By being situated in continuous environments, this setting lifts a number of assumptions implicit in prior work.
- Score: 48.898567402373324
- License: http://arxiv.org/licenses/nonexclusive-distrib/1.0/
- Abstract: We develop a language-guided navigation task set in a continuous 3D
environment where agents must execute low-level actions to follow natural
language navigation directions. By being situated in continuous environments,
this setting lifts a number of assumptions implicit in prior work that
represents environments as a sparse graph of panoramas with edges corresponding
to navigability. Specifically, our setting drops the presumptions of known
environment topologies, short-range oracle navigation, and perfect agent
localization.
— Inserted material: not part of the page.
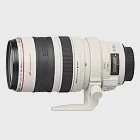 Canon EF 28-300mm f/3.5-5.6L IS USM(平行輸入)-送UV保護鏡+拭鏡筆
To contextualize this new task, we develop models that mirror
many of the advances made in prior settings as well as single-modality
baselines. While some of these techniques transfer, we find significantly lower
absolute performance in the continuous setting -- suggesting that performance
in prior `navigation-graph' settings may be inflated by the strong implicit
assumptions.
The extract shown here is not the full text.